Hong KongChina’s Tencent reported on Wednesday its first ever quarterly sales fall, hurt by a lack of game approvals and regulations that limit playing time, as well as Covid-19 lockdowns and a weak economy that squeezed ad sales.
The company said on Wednesday revenue declined 3% to 134 billion yuan ($19.78 billion) for the three months ended June 30 from 138.3 billion yuan a year earlier. Analysts were anticipating the decline.
“During the second quarter, we actively exited non-core businesses, tightened our marketing spending, and trimmed operating expenses,” Ma Huateng, chairman and CEO of Tencent, said.
Net profit attributable to equity holders tumbled 56% to 18.6 billion yuan, below analysts estimate of 25 billion yuan.
China cut key lending rates on Monday to revive demand as data showed a slowdown in July, indicating the world’s second-largest economy is struggling to shake off the second quarter’s hit to growth from strict Covid restrictions.
Tencent has been reducing holdings in portfolio companies partly to appease the Chinese regulators and partly to book its hefty profits on those bets, according to sources.
The Shenzhen-based giant has lost nearly 60% of its market value since it peaked in February 2021 following Beijing’s regulatory crackdown to rein in the influence of large internet firms.

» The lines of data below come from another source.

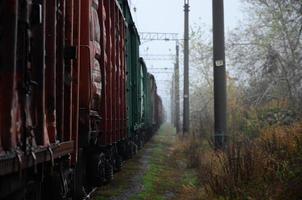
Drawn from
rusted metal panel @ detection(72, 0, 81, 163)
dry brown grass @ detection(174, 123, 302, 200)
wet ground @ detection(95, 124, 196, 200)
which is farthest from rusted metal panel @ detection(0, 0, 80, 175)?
wet ground @ detection(95, 124, 196, 200)

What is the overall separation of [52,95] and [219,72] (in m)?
8.49

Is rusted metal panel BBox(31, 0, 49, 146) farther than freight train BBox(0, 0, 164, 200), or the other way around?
rusted metal panel BBox(31, 0, 49, 146)

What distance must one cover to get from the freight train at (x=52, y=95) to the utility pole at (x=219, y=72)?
9.69 ft

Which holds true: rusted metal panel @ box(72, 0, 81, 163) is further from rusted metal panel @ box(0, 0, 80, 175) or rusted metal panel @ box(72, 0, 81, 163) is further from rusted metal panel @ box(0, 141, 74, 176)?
rusted metal panel @ box(0, 141, 74, 176)

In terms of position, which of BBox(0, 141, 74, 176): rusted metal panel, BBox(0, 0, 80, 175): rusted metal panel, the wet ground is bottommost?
the wet ground

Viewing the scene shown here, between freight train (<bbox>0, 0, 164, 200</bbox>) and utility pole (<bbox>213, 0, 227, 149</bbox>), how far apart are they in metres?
2.95

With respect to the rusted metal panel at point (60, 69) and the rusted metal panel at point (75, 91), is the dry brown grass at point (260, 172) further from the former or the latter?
the rusted metal panel at point (60, 69)

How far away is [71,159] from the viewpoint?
7367 millimetres

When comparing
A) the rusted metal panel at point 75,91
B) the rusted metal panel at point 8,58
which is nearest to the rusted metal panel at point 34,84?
the rusted metal panel at point 8,58

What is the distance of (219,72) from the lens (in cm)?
1389

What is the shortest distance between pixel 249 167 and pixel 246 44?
15.5m

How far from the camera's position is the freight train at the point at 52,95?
14.8ft

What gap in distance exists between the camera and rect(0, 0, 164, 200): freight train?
4504 millimetres

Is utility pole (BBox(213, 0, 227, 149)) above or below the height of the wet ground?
above
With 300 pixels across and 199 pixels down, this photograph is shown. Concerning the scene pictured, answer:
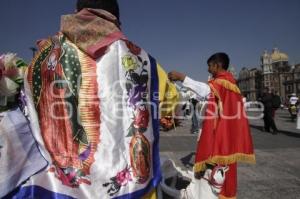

However, the $373 billion company has held onto its crown as China’s most valuable company.
Revenue from online games, Tencent’s big profit driver, decreased both at home and abroad, with each declining by 1%. Tencent has yet to receive a new game license from Chinese regulators after they temporarily halted approvals.
Its social network services reported a 1% increase in revenue as WeChat earned more from its video content.
“In the short term, that may be its biggest growth driver,” Shawn Yang, manager director of Blue Lotus Capital Advisor said, referring to WeChat video revenue.
Tencent reported 18.6 billion yuan ($2.74 billion) in revenue for ads in the second quarter, down by 18%, as advertisers remain cautious with their budgets, but that was not as bad as some analysts had anticipated, according to Yang.